> _What is being asked_
Locate the line containing "Among the curled" in the data below. Reproduce it and every following line up to the end, exactly as given.

## Begin Data excerpts

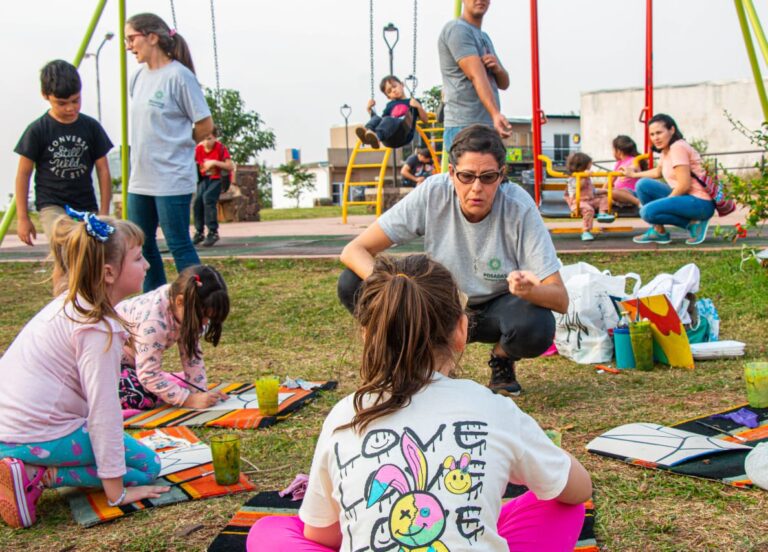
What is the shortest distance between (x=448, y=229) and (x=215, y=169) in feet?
20.8

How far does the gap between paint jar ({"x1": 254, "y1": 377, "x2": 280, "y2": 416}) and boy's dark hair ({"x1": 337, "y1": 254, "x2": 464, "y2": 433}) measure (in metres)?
1.78

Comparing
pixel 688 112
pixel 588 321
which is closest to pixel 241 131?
pixel 688 112

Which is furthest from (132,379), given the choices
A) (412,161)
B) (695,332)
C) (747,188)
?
(412,161)

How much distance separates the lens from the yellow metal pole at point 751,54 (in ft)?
19.3

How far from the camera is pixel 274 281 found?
662 centimetres

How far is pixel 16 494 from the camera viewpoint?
2.41 m

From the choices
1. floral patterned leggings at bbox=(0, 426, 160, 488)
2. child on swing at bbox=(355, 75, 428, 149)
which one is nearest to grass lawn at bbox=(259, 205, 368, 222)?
child on swing at bbox=(355, 75, 428, 149)

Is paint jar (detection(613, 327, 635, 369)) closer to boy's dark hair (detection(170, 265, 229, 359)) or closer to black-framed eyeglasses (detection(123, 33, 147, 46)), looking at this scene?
boy's dark hair (detection(170, 265, 229, 359))

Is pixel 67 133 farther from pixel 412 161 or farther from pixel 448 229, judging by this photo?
pixel 412 161

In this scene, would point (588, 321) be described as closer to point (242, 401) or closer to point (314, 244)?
point (242, 401)

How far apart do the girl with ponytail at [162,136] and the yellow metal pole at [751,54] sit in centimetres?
378

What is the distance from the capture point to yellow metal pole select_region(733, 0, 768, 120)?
232 inches

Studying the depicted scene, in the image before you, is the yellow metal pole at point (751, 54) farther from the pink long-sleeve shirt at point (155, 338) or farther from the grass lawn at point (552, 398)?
the pink long-sleeve shirt at point (155, 338)

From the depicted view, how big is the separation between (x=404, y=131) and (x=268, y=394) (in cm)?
668
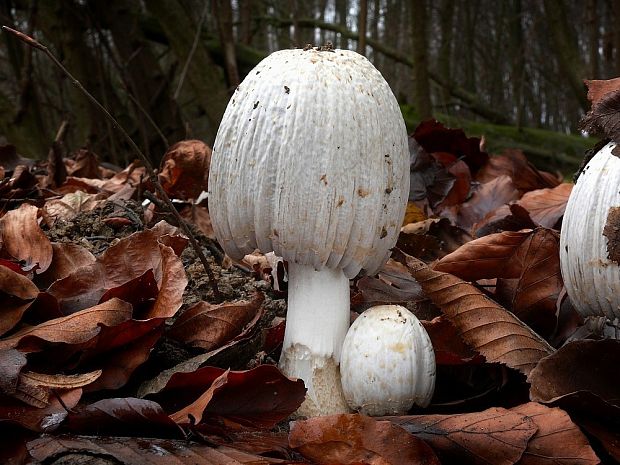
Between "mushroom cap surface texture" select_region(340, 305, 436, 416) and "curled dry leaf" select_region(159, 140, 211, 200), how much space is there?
1827mm

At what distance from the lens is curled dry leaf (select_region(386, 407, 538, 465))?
136 cm

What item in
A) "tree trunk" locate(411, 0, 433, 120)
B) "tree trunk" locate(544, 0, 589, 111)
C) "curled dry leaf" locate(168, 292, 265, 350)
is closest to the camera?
"curled dry leaf" locate(168, 292, 265, 350)

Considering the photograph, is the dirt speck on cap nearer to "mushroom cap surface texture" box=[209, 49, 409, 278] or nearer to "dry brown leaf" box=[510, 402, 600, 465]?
"dry brown leaf" box=[510, 402, 600, 465]

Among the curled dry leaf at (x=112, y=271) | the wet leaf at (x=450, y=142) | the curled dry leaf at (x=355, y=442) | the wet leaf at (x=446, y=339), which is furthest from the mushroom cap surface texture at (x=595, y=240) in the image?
the wet leaf at (x=450, y=142)

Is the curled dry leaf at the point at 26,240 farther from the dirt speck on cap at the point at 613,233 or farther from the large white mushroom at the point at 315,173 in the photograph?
the dirt speck on cap at the point at 613,233

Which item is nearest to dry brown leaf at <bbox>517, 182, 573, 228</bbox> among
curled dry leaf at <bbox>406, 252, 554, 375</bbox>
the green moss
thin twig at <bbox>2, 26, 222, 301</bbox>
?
curled dry leaf at <bbox>406, 252, 554, 375</bbox>

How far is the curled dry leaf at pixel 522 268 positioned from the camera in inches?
79.0

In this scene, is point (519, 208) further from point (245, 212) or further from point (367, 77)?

## End Data excerpts

> _Exercise response_
Among the curled dry leaf at (x=112, y=271) | the wet leaf at (x=450, y=142) | the curled dry leaf at (x=355, y=442) | the wet leaf at (x=446, y=339), which is furthest from the mushroom cap surface texture at (x=595, y=240) in the image?
the wet leaf at (x=450, y=142)

Is the curled dry leaf at the point at 26,240 farther from the dirt speck on cap at the point at 613,233 or farther from the large white mushroom at the point at 315,173 in the photograph?
the dirt speck on cap at the point at 613,233

Which item is nearest to dry brown leaf at <bbox>517, 182, 573, 228</bbox> among
curled dry leaf at <bbox>406, 252, 554, 375</bbox>
the green moss
thin twig at <bbox>2, 26, 222, 301</bbox>
?
curled dry leaf at <bbox>406, 252, 554, 375</bbox>

How far is the curled dry leaf at pixel 522 268 positioned from the camera in inches?
79.0

In this scene, is point (519, 208) further from point (245, 212) or further from point (367, 77)?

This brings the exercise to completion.